Wednesday, May 13, 2009

Processor usage for Analysis Server

If you are running Analysis Services on a multiple processor computer, Analysis Services schedules threads on all available processors in the computer. Unlike the SQL Server service, Analysis Services does not natively support processor affinity to control the processors on which its threads will execute. Because Analysis Services is highly multithreaded, Analysis Services can consume all available processing resources. For this reason, you should use a dedicated server for Analysis Services in most cases. If you must share the computer resources with other server applications, you should select a server application that supports processor affinity, such as SQL Server. By setting processor affinity in SQL Server, you can control the processors executing the SQL Server threads and the priority of these threads, to ensure that sufficient processor resources remain available for Analysis Services threads.

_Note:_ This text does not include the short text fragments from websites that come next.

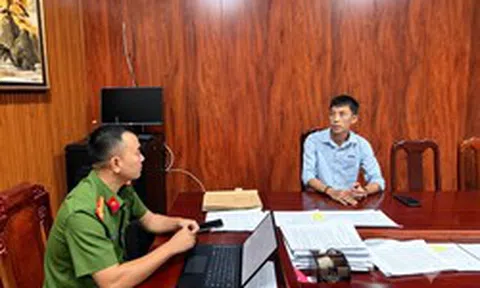 Nam thanh niên SN 2002 phát sinh giao dịch 500 triệu đồng trong tài khoản cá nhân: Công an vào cuộc xác minh nguồn tiền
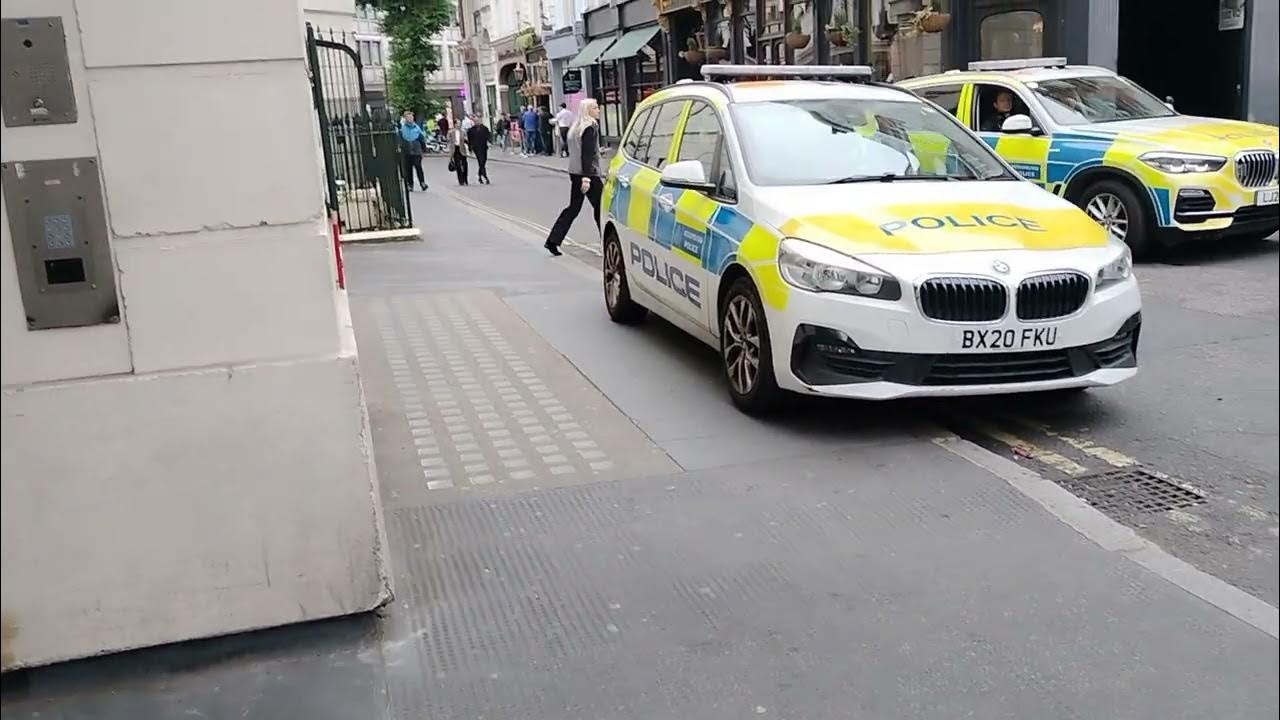Charing cross police station do you need help YouTube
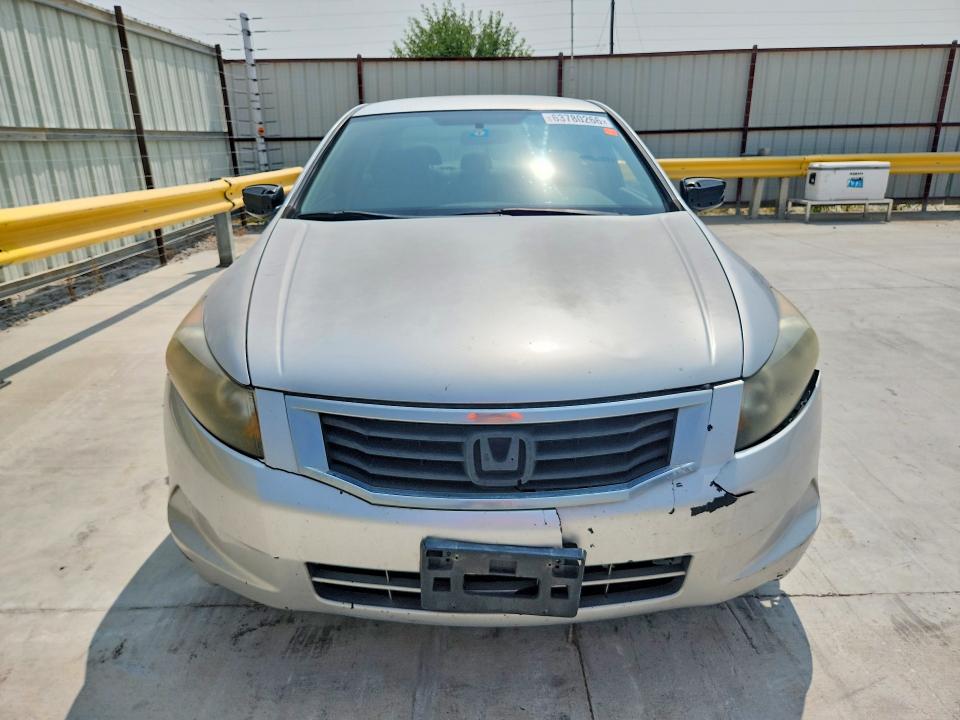Aukcja sprzedaży 2010 Honda Accord, vin: 1HGCP2F49AA048348, numer aukcji: 63780266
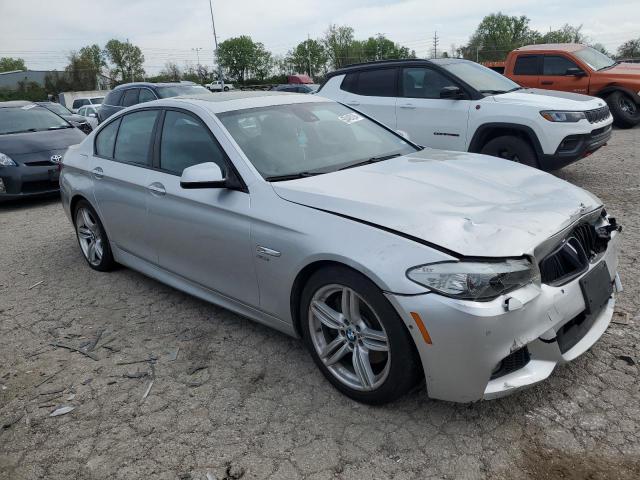 Фото 4 с аукциона – 2012 BMW 550 XI с VIN WBAFU9C55CC788073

If you need to control the processors on which Analysis Services threads execute, you should also consider using Microsoft Windows Server™ 2003 Enterprise Edition or Windows Server 2003 Datacenter Edition. These editions of Windows Server 2003 include the Windows System Resource Manager (WSRM), which allows an administrator to set processor and memory allocation policies for applications running on the server. WSRM enables you to select the Analysis Services process and limit Analysis Services threads to specific CPUs or to a specific threshold of processor resources. Compared to a transactional database, OLAP systems typically take more space for the sort area but less space for the rollback area. Most transactions in an OLAP system take place as part of a batch process. Instead of having several rollback areas for user input, you may resort to one large rollback area for the loads, which can be taken offline during daily activity to reduce overhead.